Aileen Wuornos matou sete homens na Flórida entre 1989 e 1990. Era prostituta que trabalhava nas rodovias do estado, e todos eram clientes. Ela disse, em todos os casos, que havia agido em legítima defesa, que os homens haviam tentado estuprá-la antes de morrer. O júri não acreditou. Foi executada em outubro de 2002, aos 46 anos.
A vida de Wuornos é uma das histórias mais brutais entre serial killers americanos. Abandonada pelos pais, sofreu abuso sexual na infância, engravidou aos 14 por estupro, foi expulsa de casa aos 15. Passou décadas vivendo nas ruas, sobrevivendo de prostituição. Quando começou a matar, havia vinte anos nessa situação de vulnerabilidade extrema.

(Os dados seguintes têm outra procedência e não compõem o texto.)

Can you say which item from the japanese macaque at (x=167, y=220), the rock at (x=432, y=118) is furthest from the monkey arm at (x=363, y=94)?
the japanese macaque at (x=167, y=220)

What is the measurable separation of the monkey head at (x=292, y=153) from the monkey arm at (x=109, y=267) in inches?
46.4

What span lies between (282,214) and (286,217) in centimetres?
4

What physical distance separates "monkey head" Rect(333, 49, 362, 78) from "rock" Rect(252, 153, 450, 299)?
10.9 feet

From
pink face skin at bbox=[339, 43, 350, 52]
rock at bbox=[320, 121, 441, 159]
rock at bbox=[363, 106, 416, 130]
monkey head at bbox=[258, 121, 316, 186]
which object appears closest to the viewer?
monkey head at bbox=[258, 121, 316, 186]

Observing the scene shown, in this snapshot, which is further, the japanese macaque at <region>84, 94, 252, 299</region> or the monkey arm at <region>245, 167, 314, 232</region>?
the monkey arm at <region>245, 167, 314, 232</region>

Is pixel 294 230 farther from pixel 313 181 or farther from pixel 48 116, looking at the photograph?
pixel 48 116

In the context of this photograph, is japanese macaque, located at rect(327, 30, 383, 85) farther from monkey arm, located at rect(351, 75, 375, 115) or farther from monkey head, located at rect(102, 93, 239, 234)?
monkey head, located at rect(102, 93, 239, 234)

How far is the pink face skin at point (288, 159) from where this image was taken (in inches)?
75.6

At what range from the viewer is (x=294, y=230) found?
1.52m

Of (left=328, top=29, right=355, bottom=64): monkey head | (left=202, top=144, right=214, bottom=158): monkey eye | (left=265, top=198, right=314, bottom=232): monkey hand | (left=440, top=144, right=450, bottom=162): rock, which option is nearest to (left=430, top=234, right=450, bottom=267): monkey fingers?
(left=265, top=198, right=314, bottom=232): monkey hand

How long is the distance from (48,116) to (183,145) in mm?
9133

O julgamento e a questão da legítima defesa
A defesa apresentou as mortes como atos de autodefesa de uma mulher com razões reais para temer clientes violentos. Prostitutas são vítimas de violência em proporção muito maior que a média. Isso não convenceu o júri. Em entrevistas antes da execução, Wuornos se contradisse: ora afirmou legítima defesa, ora disse ter matado por prazer. O documentarista Nick Broomfield a acompanhou até o fim e gravou sinais de deterioração mental significativa.
O cinema e o debate que ficou sem resposta
O filme “Monster” (2003) com Charlize Theron apresentou Wuornos com humanidade que o processo nunca teve interesse em exibir. A questão central nunca foi respondida: se uma mulher com essa história poderia ter recebido julgamento justo. O FBI mantém registros sobre o caso em vault.fbi.gov. O caso também é analisado em relatórios da Anistia Internacional sobre violência contra trabalhadoras sexuais.